The World Cup, of course.
The premier international event for the sport known as “soccer” in the United States and “football” elsewhere, the World Cup has become one of the most viewed sporting events on Earth. Hosted this year by Brazil—the nation with the most championships, five, including two of the last five, and the only team to play in every tournament since the event’s 1930 debut—competition in the 64-game event will be played by 32 men’s national teams across 12 Brazilian cities, beginning with a Brazil-versus-Croatia match on June 12 and culminating with the Finals, July 13 at Estádio do Maracanã in Rio de Janeiro.
Rothschild will be watching intently, though his interest might differ a bit from the nationalistic fervor of most the game’s other adherents.

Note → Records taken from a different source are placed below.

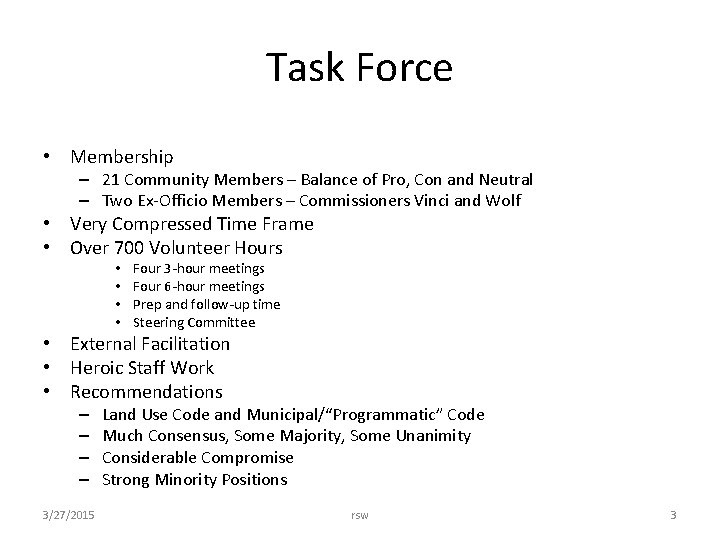 Task Force

• Membership
– 21 Community Members – Balance of Pro, Con and Neutral
– Two Ex-Officio Members – Commissioners Vinci and Wolf
• Very Compressed Time Frame
• Over 700 Volunteer Hours
• Four 3-hour meetings
• Four 6-hour meetings
• Prep and follow-up time
• Steering Committee
• External Facilitation
• Heroic Staff Work
• Recommendations
– Land Use Code and Municipal/“Programmatic” Code
– Much Consensus, Some Majority, Some Unanimity
– Considerable Compromise
– Strong Minority Positions

3/27/2015 rsw 3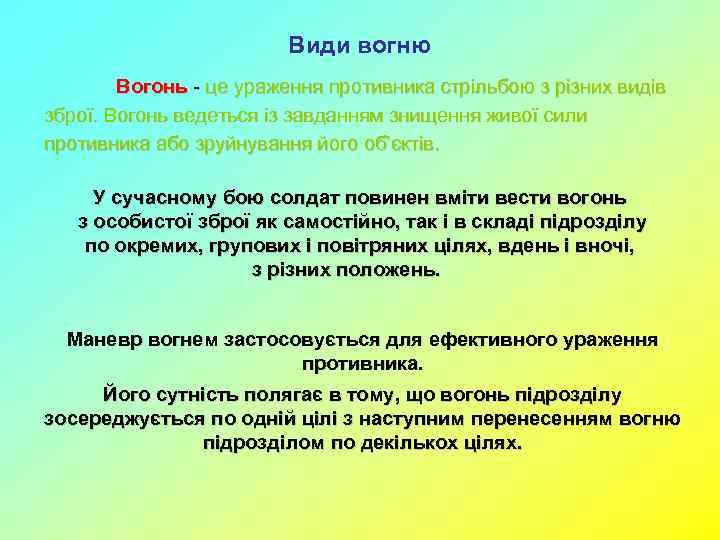 Види вогню

Вогонь - це ураження противника стрільбою з різних видів зброї. Вогонь ведеться із завданням знищення живої сили противника або зруйнування його об'єктів.

У сучасному бою солдат повинен вміти вести вогонь з особистої зброї як самостійно, так і в складі підрозділу по окремих, групових і повітряних цілях, вдень і вночі, з різних положень.

Маневр вогнем застосовується для ефективного ураження противника.

Його сутність полягає в тому, що вогонь підрозділу зосереджується по одній цілі з наступним перенесенням вогню підрозділом по декількох цілях.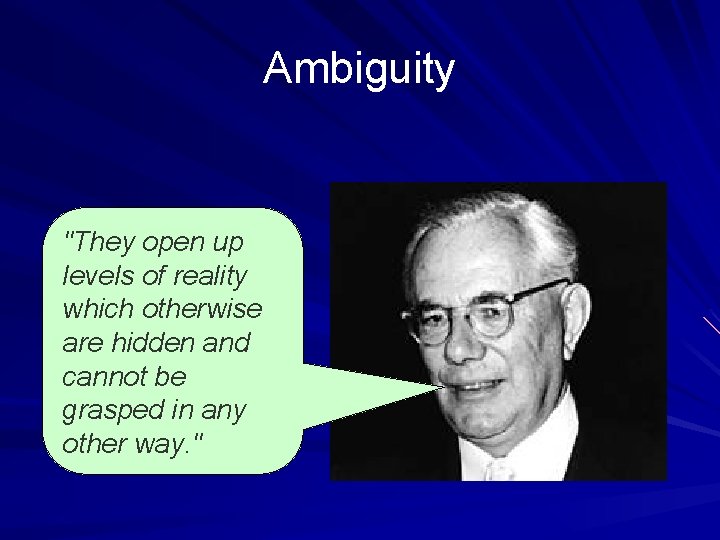 Ambiguity

"They open up levels of reality which otherwise are hidden and cannot be grasped in any other way."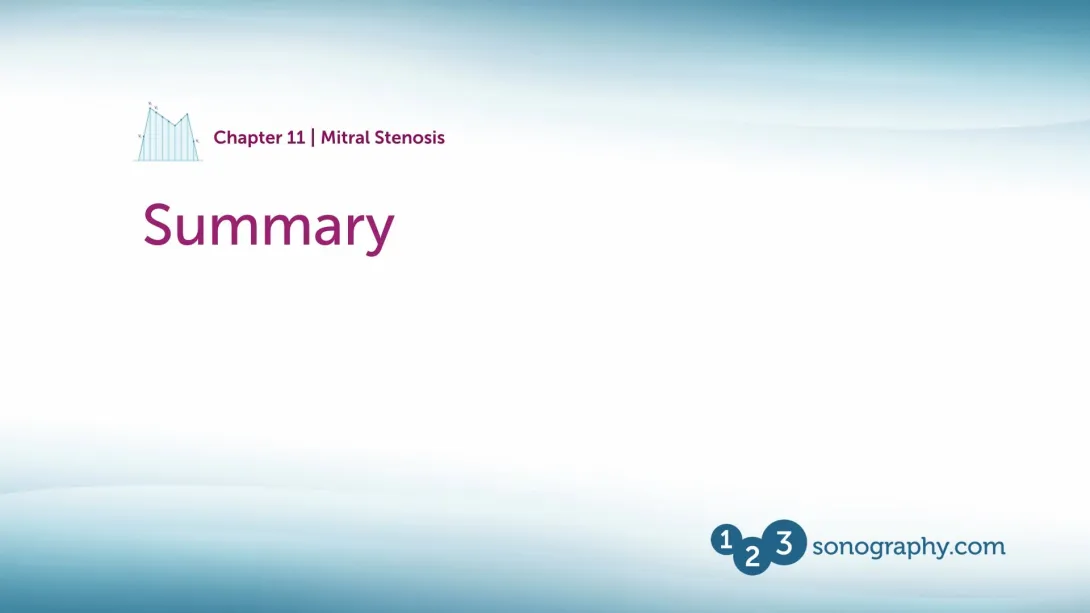 Chapter 11 | Mitral Stenosis

Summary

123 sonography.com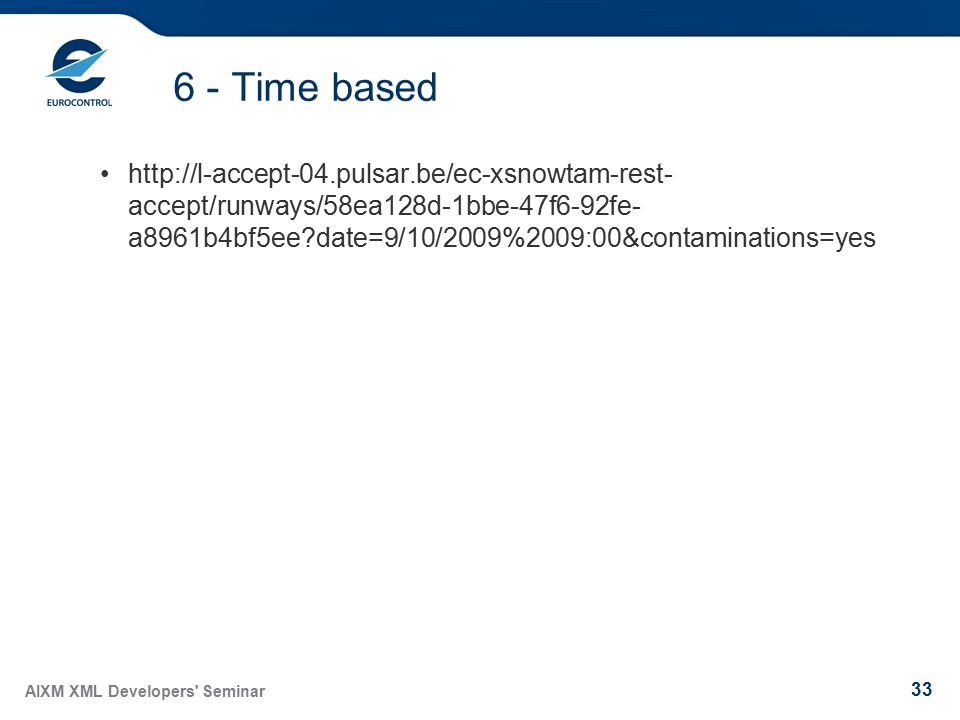 EUROCONTROL

6 - Time based

• http://l-accept-04.pulsar.be/ec-xsnowtam-rest-accept/runways/58ea128d-1bbe-47f6-92fe-a8961b4bf5ee?date=9/10/2009%2009:00&contaminations=yes

AIXM XML Developers' Seminar

33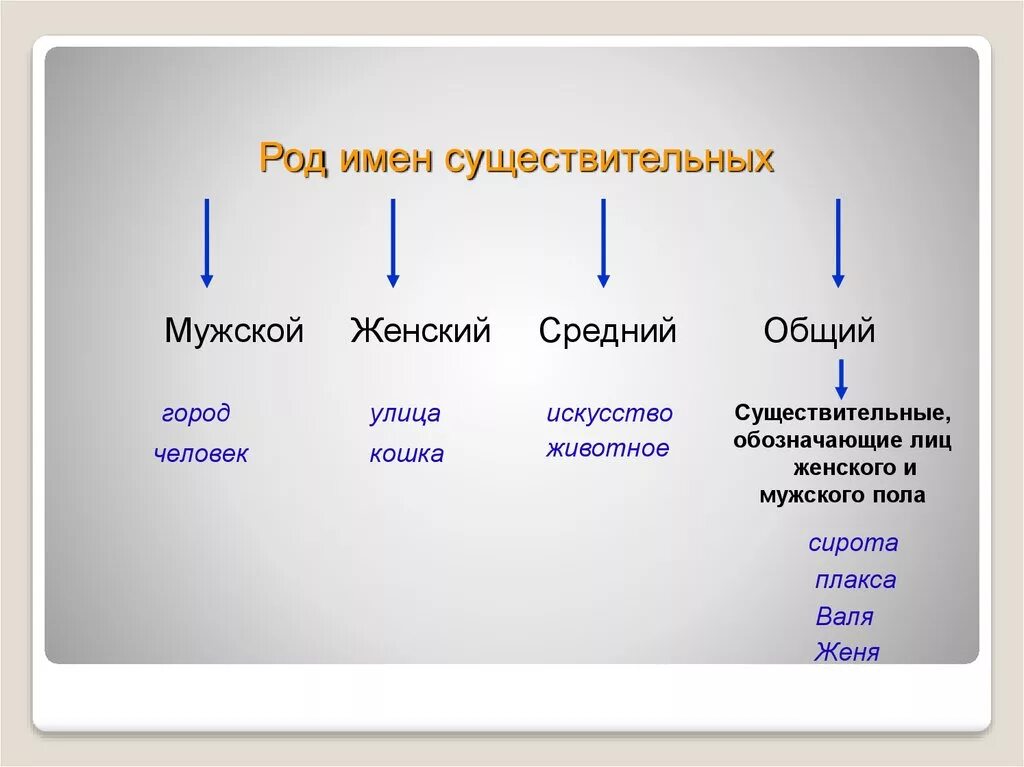 Род имен существительных

Мужской

город
человек

Женский

улица
кошка

Средний

искусство
животное

Общий

Существительные, обозначающие лиц женского и мужского пола

сирота
плакса
Валя
Женя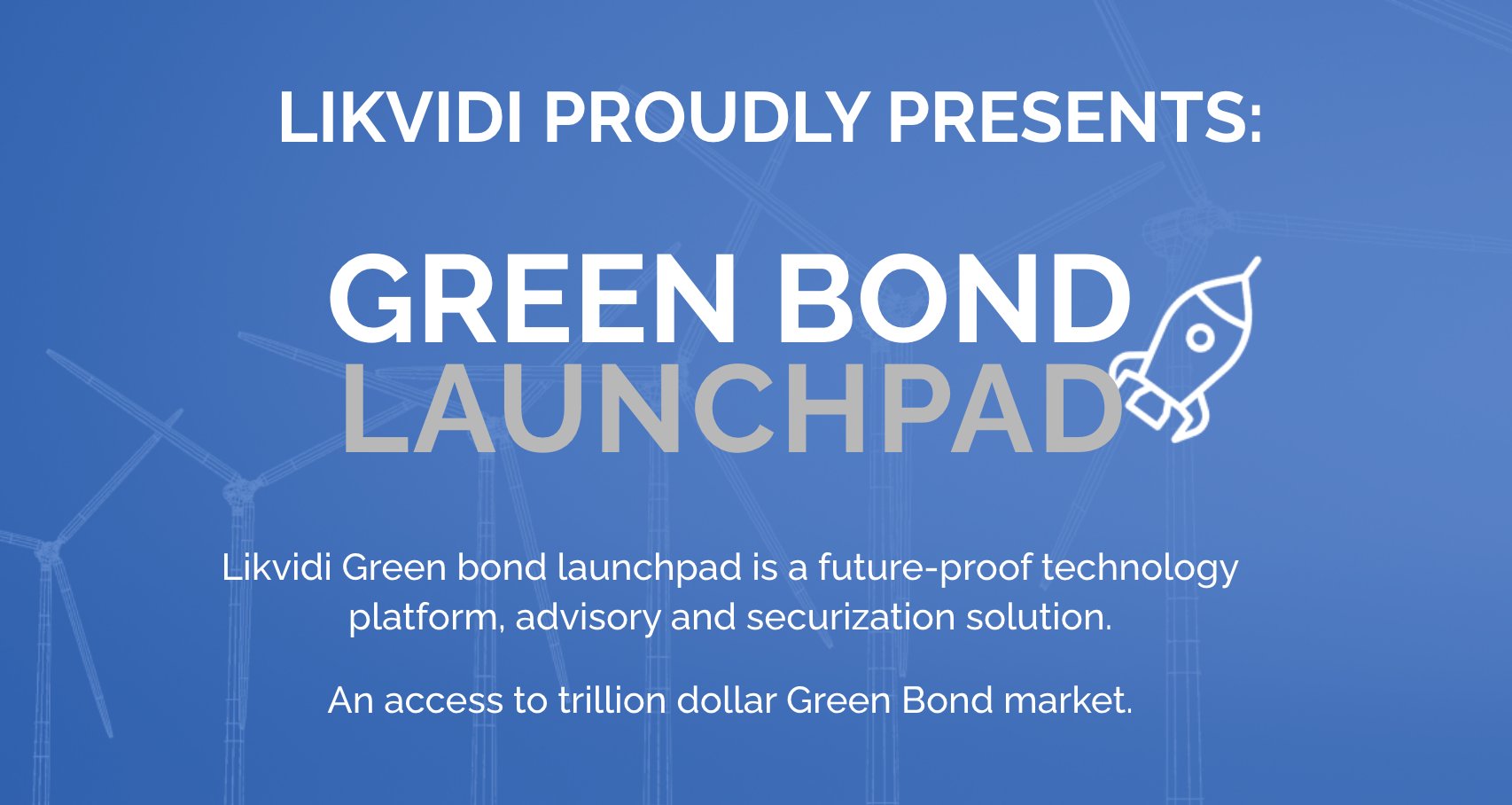 LIKVIDI PROUDLY PRESENTS:

GREEN BOND
LAUNCHPAD

Likvidi Green bond launchpad is a future-proof technology platform, advisory and securization solution.

An access to trillion dollar Green Bond market.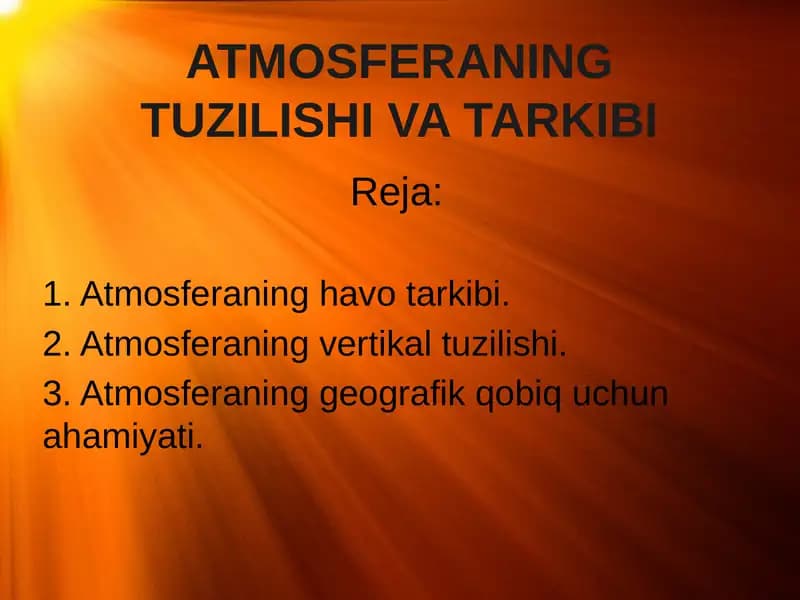 ATMOSFERANING TUZILISHI VA TARKIBI

Reja:

1. Atmosferaning havo tarkibi.
2. Atmosferaning vertikal tuzilishi.
3. Atmosferaning geografik qobiq uchun ahamiyati.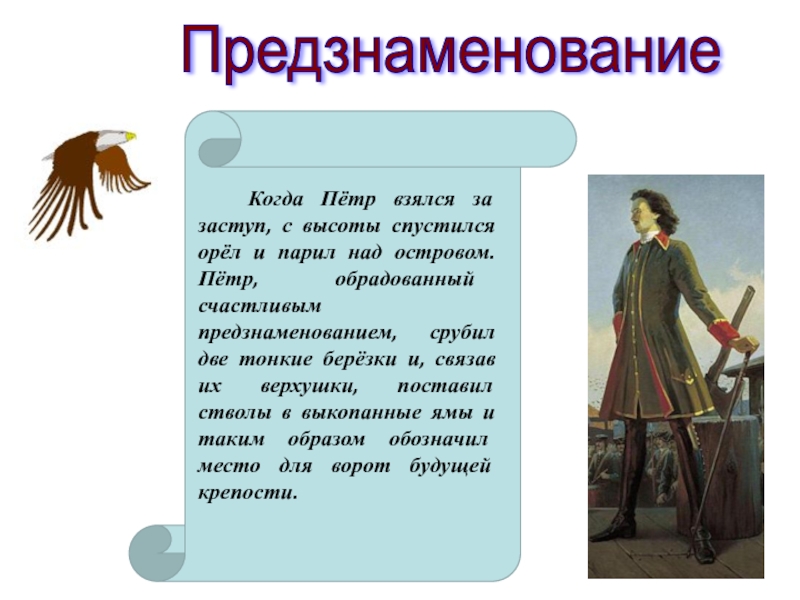 Предзнаменование

Когда Пётр взялся за заступ, с высоты спустился орёл и парил над островом. Пётр, обрадованный счастливым предзнаменованием, срубил две тонкие берёзки и, связав их верхушки, поставил стволы в выкопанные ямы и таким образом обозначил место для ворот будущей крепости.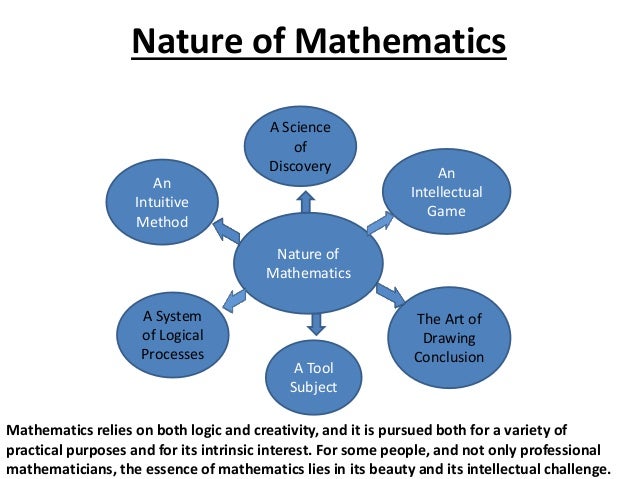 Nature of Mathematics

A Science of Discovery

An Intuitive Method

An Intellectual Game

Nature of Mathematics

A System of Logical Processes

The Art of Drawing Conclusion

A Tool Subject

Mathematics relies on both logic and creativity, and it is pursued both for a variety of practical purposes and for its intrinsic interest. For some people, and not only professional mathematicians, the essence of mathematics lies in its beauty and its intellectual challenge.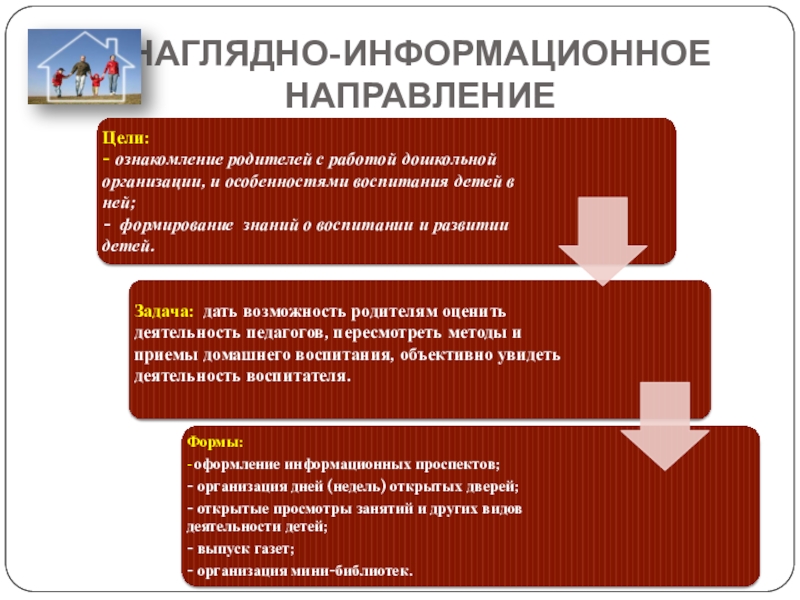 НАГЛЯДНО-ИНФОРМАЦИОННОЕ НАПРАВЛЕНИЕ

Цели:
- ознакомление родителей с работой дошкольной организации, и особенностями воспитания детей в ней;
- формирование знаний о воспитании и развитии детей.

Задача: дать возможность родителям оценить деятельность педагогов, пересмотреть методы и приемы домашнего воспитания, объективно увидеть деятельность воспитателя.

Формы:
-оформление информационных проспектов;
- организация дней (недель) открытых дверей;
- открытые просмотры занятий и других видов деятельности детей;
- выпуск газет;
- организация мини-библиотек.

For him, this is simply the latest step in an ongoing attempt to fine-tune increasingly accurate prediction models that can applied to domains far afield from the pitch.
Take a look at some of his predictions!
“Sports are extremely predictable,” he explains, “but the World Cup is much more idiosyncratic. It’s more like politics in that way. We know a lot about how a generic Brazil team would do against a generic Croatia team, similar to the way I know how a generic Republican candidate will do against a generic Democratic candidate. Yet it is a whole lot less certain than how the New York Yankees are going to do against the Seattle Mariners with 60 baseball games of data already in the books.
“That being said, over time, we learn more and more ways to get the data we need to answer the idiosyncratic events in a purely data-driven way.”
Right now, Rothschild’s model bears a striking resemblance to that of Betfair, a U.K. betting exchange that supplies some of the data that fuel Rothschild’s models. Both currently have Brazil with the highest likelihood of success, a reasonable assumption given the host country’s history of success.
That, though, could begin to change once the action begins.
“I have created a full model,” Rothschild explains, “but I rely heavily on the prediction-market data. The reason is simple: The problem with pure fundamental models is that even the best fundamental models are lacking because the World Cup is an event held just once every four years, without any regular season. There is a lot of idiosyncrasy in the event that is hard to capture in historical data sets.
“Both the fundamental data and the prediction-market data will update as the World Cup progresses. The predictions will update every few minutes, and I will also show the pregame predictions for all games.”
The peculiarities unique to the World Cup in the sporting sense serve only to help bolster and extend Rothschild’s models.
“Normally,” he explains, “sports playoffs do not actually update the predictions that much. There is a long regular season, and the way a team plays in any given game of the playoffs is not providing too much new, meaningful information. That is not the case in the World Cup, which lacks a regular season, so each match tells me a lot, and the long duration of the event means I am making serious updates after every match, not to mention during the match.
“The international flavor is fun, but it does not change the method: providing accurate, quantifiable, and updated statistics to the right question.”
While sports can provide diversion for millions and deliver improbable drama, such as in 1990, when the unheralded Indomitable Lions of Cameroon stunned the world with an opening-round victory over defending champion Argentina, for Rothschild, the ultimate result represents simply another step toward his goal of using finely grained data to forecast individual and aggregated outcomes, regardless of domain. Still, such competitions are extremely useful.
“In an effort to build more generic infrastructure for data collection and analysis, sports is a huge positive,” he says. “As you consider how different a regular-season baseball game and a World Cup game are, you can appreciate how sports provides the kinds of examples we need to create domain-independent technology.
“This technology is helping us answer weightier questions than sports outcomes, covering a range of topics and data types.”